“Though she walks with ‘crooked steps/ hobbled legs,’ Bronwyn Preece uses existing Indigenous and settler written histories of the Muskwa-Kechika alongside her bursts of short lines to weave together her thoughts, struggles and awe. These poems are as rich in sound and language as the Muskwa-Kechika is in flora and fauna. Preece uses the refrain ‘i am’ throughout to show what she knows and doesn’t know, what she learns and longs to learn: ‘i am/ humbled’ ‘i am alpined’ ‘i am bloodbathed’ ‘i am held.’ Horses, humans, backcountry, floods, mosquitos, knowledge keepers and climate change … and one poet tracking cloud, weather, her own lifeline, her steady resilience.”

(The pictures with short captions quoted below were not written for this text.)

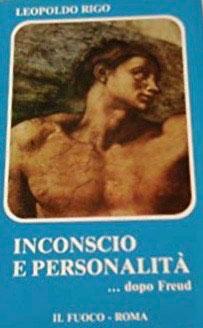 inconscio e personalità Leopoldo Rigo Libro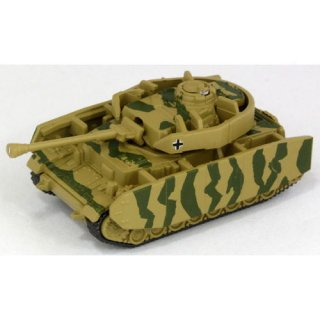 ホビーガチャ 陸上模型 戦車コレクション 総編 [1.ドイツ IV号戦車 H型(2色迷彩)]【ネコポス配送対応】【C】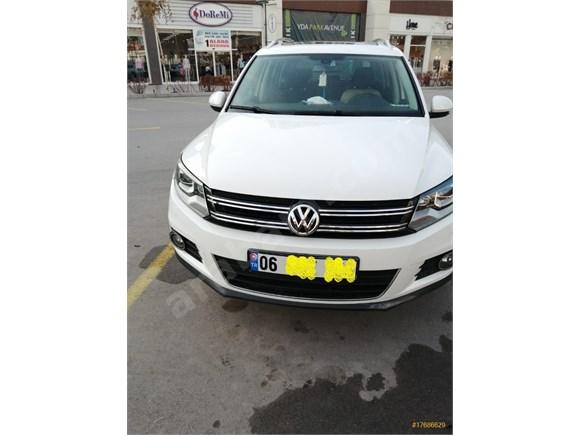 Sahibinden Volkswagen Tiguan 1.4 TSI White Night 2013 Model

—Yvonne Blomer, author of The Last Show on Earth, editor of Sweet Water: Poems for the Watersheds
“knee deep in high water beautifully evokes the vastness of the Northern landscape where time scales are more open to interpretation. Wearing an ‘iridescent festival-fanny pack, packing pepperoni, power bars and painkillers,’ Preece navigates her connection to others, to the land as a settler, and her own physical limits with insight and humour. In these immersive expedition poems, the reader finds themselves ‘summer saxifraged, campioned by moss and rung by jacob’s ladder.’”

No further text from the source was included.